July 2018: Dan’s total motile count was 94.71 million. To be “normal” it needs to be over 20 million. Obviously, this number is great!
October 2018: Dan’s total motile count before the semen wash for the IUI was 38.25 million. While that’s still over the 20 million, it’s less than half of what it was the first time. The steep decline (likely due to stress and lack of sleep) had AWC concerned, so they started Dan on supplements to help make his counts and quality as good as possible.
Because Dan’s semen analysis is exactly as it should be, there has been no need for Dan to do any further testing. Even the decline isn’t reason to pursue further testing at this time, especially since Dan and I are confident it was due to graduate school.
Since I do not want people to change their medical care without consulting their doctor first, I will not include dosages for any of our medication/supplements. Please consult with your doctor if you feel these may be helpful for you. This is included for informational purposes only.
To help my ovarian and egg health, due to my diminished ovarian reserve, I was started on a long list of supplements. I was also started on a supplement due to my low testosterone and DHEAs levels.
- DHEA supplement (I started at a higher dose, determined by my doctor, and am now on a lower dose) – if you choose to ignore my disclaimer, do not ignore this: do NOT start this supplement without a doctor, too much testosterone can have dangerous effects in the body!
- Prenatal vitamin with folic acid – I’ve been on this since 2017, but AWC recommended a different one, so I switched.
- Inositol (myo-inositol and d-chiro inositol)
- Vitamin D3 – I take one that also contains vitamin K2 to enhance absorption, on the advice of my dietitian
- Pyrroloquinoline Quinone (PQQ)
- Omega-3 (fish oil)
These supplements are to help boost the health of Dan’s semen/sperm. While his numbers are good, there’s no harm to taking these. Hopefully, boosting his numbers and quality as much as possible will help us conceive sooner. Dan does also take a fish oil supplement because my dietitian said it’s a good idea from a general health perspective, and I’ve done some research that it can help with semen quality. The fertility clinic is okay with Dan taking the fish oil, but make sure you talk about all medications and supplements you take with your own clinic.
- Acetyl l-carnitine
- CoQ10 – we have different doses
- Vitamin E
- Vitamin C
- Vitamin D3 – we take the same one
Since we discovered the progesterone deficit in December, we used progesterone supplements in the second half of my January cycle. Dan and I weren’t expecting me to get pregnant that cycle, but we wanted to be able to start treatment. We were also hoping to give me time to get used to it. It turns out, progesterone makes me very ill. Unfortunately, I need to continue it because it’s incredibly important for pregnancy (as I talked about in part one).

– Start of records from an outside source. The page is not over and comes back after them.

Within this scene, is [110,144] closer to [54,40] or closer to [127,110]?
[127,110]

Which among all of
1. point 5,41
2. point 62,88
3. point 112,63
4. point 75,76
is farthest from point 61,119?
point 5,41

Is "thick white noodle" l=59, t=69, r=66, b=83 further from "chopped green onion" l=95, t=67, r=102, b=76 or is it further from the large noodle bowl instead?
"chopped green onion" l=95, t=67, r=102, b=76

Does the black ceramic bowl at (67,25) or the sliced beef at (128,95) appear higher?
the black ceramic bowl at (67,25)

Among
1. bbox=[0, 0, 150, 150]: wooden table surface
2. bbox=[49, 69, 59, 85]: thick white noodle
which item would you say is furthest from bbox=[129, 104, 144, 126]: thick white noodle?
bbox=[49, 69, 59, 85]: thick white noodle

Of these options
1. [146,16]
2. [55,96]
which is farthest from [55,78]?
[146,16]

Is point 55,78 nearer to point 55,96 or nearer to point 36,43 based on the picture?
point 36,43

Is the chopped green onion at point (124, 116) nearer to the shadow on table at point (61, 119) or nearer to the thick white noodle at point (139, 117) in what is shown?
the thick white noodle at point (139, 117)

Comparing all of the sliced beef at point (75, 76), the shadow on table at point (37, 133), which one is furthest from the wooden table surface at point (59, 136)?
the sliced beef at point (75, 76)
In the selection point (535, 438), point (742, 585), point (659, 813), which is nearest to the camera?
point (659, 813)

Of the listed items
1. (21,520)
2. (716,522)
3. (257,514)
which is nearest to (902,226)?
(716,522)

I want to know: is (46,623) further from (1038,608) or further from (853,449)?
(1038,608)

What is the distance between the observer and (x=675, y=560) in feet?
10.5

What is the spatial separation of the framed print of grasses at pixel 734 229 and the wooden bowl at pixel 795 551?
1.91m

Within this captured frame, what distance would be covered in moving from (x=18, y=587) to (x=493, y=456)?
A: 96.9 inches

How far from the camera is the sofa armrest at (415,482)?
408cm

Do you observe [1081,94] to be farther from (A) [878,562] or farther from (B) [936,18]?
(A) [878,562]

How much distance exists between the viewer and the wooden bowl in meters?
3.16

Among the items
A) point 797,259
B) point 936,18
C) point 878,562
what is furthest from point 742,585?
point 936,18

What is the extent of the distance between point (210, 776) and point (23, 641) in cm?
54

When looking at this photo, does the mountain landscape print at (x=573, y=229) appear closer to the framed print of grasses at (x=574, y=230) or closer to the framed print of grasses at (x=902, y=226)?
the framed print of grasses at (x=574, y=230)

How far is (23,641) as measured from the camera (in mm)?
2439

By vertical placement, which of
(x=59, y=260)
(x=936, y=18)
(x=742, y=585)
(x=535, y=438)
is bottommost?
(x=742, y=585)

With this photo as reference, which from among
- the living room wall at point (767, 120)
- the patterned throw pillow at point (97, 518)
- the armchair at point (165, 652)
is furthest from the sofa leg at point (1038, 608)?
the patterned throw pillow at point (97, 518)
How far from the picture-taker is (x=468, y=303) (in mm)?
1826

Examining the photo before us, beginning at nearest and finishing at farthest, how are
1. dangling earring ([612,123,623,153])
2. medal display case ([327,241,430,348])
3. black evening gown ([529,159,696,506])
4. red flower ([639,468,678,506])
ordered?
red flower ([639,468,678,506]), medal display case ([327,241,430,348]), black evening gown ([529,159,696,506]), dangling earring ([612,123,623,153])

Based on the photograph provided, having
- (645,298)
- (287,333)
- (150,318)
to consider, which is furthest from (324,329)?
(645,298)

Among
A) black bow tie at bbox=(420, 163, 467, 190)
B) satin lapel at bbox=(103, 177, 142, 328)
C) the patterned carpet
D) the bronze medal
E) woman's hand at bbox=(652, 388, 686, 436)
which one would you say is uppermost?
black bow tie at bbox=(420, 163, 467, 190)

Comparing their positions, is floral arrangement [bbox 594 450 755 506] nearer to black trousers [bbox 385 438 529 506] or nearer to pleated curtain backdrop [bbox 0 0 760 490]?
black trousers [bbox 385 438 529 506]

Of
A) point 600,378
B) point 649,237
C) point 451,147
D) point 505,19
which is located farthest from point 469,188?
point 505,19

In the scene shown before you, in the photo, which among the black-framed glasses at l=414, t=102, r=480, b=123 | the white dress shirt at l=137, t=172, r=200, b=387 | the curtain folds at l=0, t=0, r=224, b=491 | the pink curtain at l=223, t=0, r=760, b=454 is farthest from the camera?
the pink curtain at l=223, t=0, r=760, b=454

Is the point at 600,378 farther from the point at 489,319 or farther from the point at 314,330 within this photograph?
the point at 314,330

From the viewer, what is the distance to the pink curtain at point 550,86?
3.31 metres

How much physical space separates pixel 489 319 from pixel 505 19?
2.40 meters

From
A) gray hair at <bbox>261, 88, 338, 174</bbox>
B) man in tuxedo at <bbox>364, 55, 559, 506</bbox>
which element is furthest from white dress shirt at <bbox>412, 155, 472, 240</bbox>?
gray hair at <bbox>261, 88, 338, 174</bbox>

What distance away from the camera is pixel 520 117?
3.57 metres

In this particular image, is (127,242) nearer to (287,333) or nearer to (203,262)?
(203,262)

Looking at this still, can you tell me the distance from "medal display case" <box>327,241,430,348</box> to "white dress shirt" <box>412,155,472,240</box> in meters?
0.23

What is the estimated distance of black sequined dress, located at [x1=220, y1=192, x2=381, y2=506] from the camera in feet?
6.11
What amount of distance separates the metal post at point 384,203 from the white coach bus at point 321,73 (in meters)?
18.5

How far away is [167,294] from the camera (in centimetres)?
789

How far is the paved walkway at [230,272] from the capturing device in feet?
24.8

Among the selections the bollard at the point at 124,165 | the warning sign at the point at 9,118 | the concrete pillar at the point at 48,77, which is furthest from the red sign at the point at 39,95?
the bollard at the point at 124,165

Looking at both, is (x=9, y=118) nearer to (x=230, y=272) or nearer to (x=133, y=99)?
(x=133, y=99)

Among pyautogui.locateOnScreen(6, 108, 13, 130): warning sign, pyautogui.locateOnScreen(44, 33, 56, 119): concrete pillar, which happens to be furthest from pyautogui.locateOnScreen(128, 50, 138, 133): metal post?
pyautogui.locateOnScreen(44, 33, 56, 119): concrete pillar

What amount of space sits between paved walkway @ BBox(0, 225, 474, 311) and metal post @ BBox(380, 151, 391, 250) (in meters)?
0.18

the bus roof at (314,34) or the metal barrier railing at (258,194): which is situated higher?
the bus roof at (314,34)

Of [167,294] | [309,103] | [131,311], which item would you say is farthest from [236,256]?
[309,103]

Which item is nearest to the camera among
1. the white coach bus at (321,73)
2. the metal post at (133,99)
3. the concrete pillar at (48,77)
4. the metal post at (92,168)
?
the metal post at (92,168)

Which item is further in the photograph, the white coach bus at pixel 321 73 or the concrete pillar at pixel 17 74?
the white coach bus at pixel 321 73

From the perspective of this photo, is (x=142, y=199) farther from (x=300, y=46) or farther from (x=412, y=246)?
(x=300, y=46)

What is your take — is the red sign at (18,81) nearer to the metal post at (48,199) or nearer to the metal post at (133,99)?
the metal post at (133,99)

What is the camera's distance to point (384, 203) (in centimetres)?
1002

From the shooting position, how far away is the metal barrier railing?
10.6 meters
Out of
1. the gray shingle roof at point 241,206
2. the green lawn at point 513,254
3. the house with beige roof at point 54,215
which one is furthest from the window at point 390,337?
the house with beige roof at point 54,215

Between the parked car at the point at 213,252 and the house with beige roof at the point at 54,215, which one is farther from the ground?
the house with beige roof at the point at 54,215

This cycle, and the next few cycles, we will do Clomid before ovulation (my protocol is ten pills taken over five days) and progesterone suppositories after ovulation. Both of the medications are no fun, but if it gets me a baby then it’s all worth it! We are also going to try IUI with at least some of the Clomid and progesterone cycles. If, after a few cycles, I’m still not pregnant, we will meet with the doctor again and figure out a new plan.
Please keep your fingers crossed and best wishes sent our way! We’re hoping that I’ll get a positive test, and that it will result in a full-term pregnancy with a living baby at the end, sooner rather than later! A year and a half of trying has been long enough for me, and I am eager to meet our someday-baby!